### TEXT
BEGIN
Downing Street Years - Margaret Thatcher [521]
What really set the political commentators talking, however, was a statement that day by Geoffrey that he would ‘be seeking an opportunity in the course of the next few days to explain in the House of Commons the reasons — of substance as well as style — which prompted [his] difficult decision’. The speculation that Michael Heseltine would stand naturally increased over the weekend. Indeed, politics entered one of those febrile nervous phases in which events seem to be moving towards some momentous but unknowable climax almost independent of the wishes of the actors. And there was little I could do about any of this. I soldiered on with my arranged programme in the constituency on Saturday (10 November) and at the Cenotaph Remembrance Day Service on Sunday (11 November).
On Monday (12 November), as the previous week, there was only one subject on our minds at my morning ‘Week Ahead’ meeting with Ken Baker and at the subsequent lunch with colleagues — and again, significantly, none of us really wished to talk about it. No one knew as yet what Geoffrey would say, or even when he would say it. But never had a speech by Geoffrey been so eagerly awaited.
I delivered my own speech at the Lord Mayor’s Banquet in Guildhall that evening, striking a deliberately defiant note. But words now began to fail me. I employed a cricketing metaphor which that evening drew warm applause but which would later be turned to my disadvantage:
I am still at the crease, though the bowling has been pretty hostile of late. And in case anyone doubted it, can I assure you there will be no ducking bouncers, no stonewalling, no playing for time. The bowling’s going to get hit all round the ground.
END
### TASK REQUIREMENTS
Copy out the Downing Street Years passage word for word. The material from here on is separate from the Downing Street Years passage.

### SUPPLIED MATERIAL
BEGIN
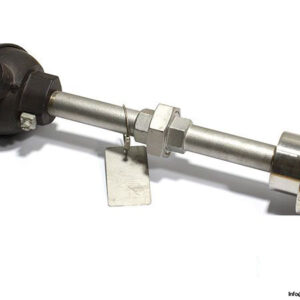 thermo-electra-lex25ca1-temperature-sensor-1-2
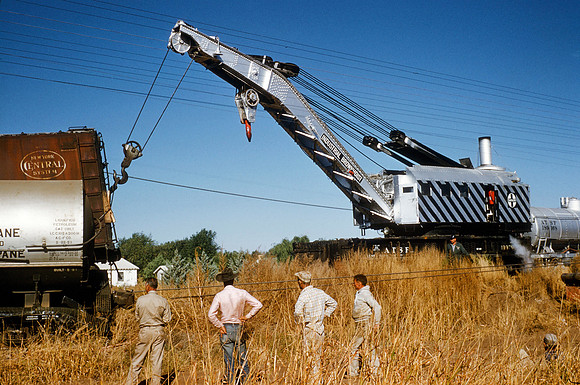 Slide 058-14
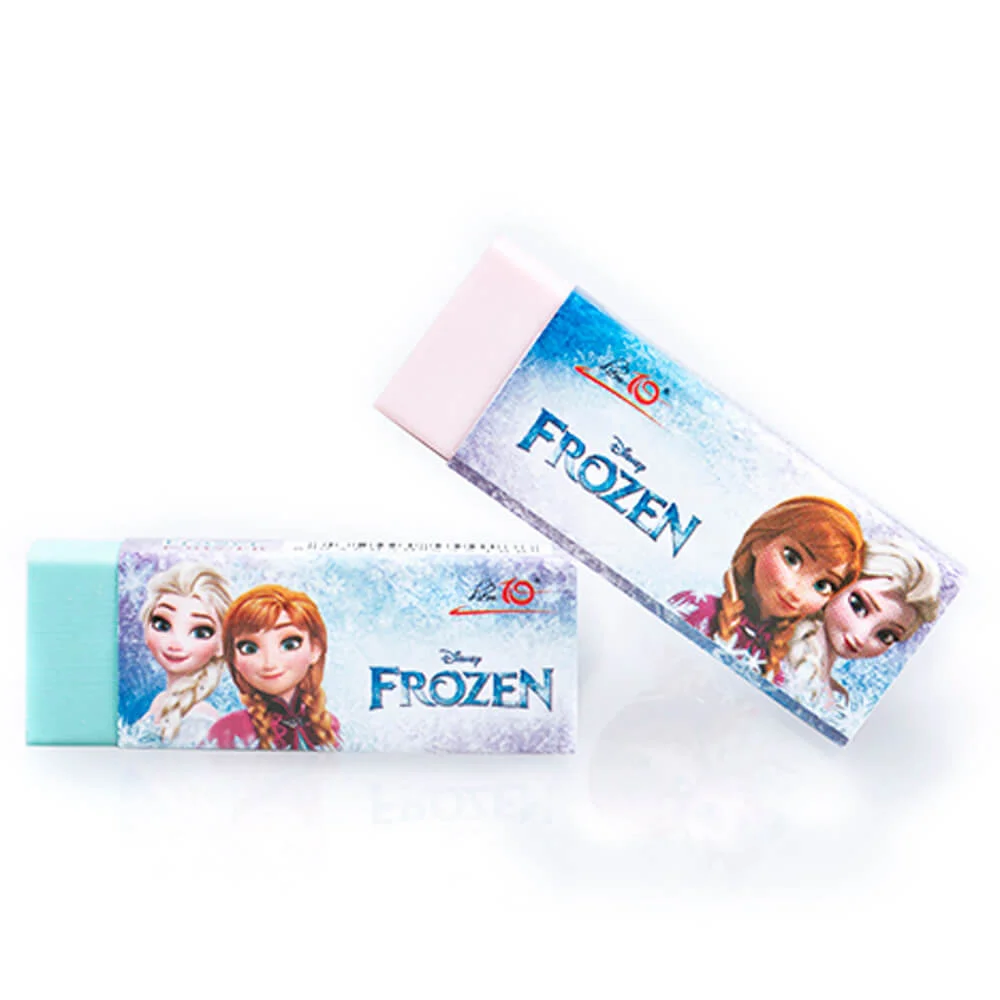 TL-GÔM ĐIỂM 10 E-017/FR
END
### EXPECTED ANSWER
Downing Street Years - Margaret Thatcher [521]
What really set the political commentators talking, however, was a statement that day by Geoffrey that he would ‘be seeking an opportunity in the course of the next few days to explain in the House of Commons the reasons — of substance as well as style — which prompted [his] difficult decision’. The speculation that Michael Heseltine would stand naturally increased over the weekend. Indeed, politics entered one of those febrile nervous phases in which events seem to be moving towards some momentous but unknowable climax almost independent of the wishes of the actors. And there was little I could do about any of this. I soldiered on with my arranged programme in the constituency on Saturday (10 November) and at the Cenotaph Remembrance Day Service on Sunday (11 November).
On Monday (12 November), as the previous week, there was only one subject on our minds at my morning ‘Week Ahead’ meeting with Ken Baker and at the subsequent lunch with colleagues — and again, significantly, none of us really wished to talk about it. No one knew as yet what Geoffrey would say, or even when he would say it. But never had a speech by Geoffrey been so eagerly awaited.
I delivered my own speech at the Lord Mayor’s Banquet in Guildhall that evening, striking a deliberately defiant note. But words now began to fail me. I employed a cricketing metaphor which that evening drew warm applause but which would later be turned to my disadvantage:
I am still at the crease, though the bowling has been pretty hostile of late. And in case anyone doubted it, can I assure you there will be no ducking bouncers, no stonewalling, no playing for time. The bowling’s going to get hit all round the ground.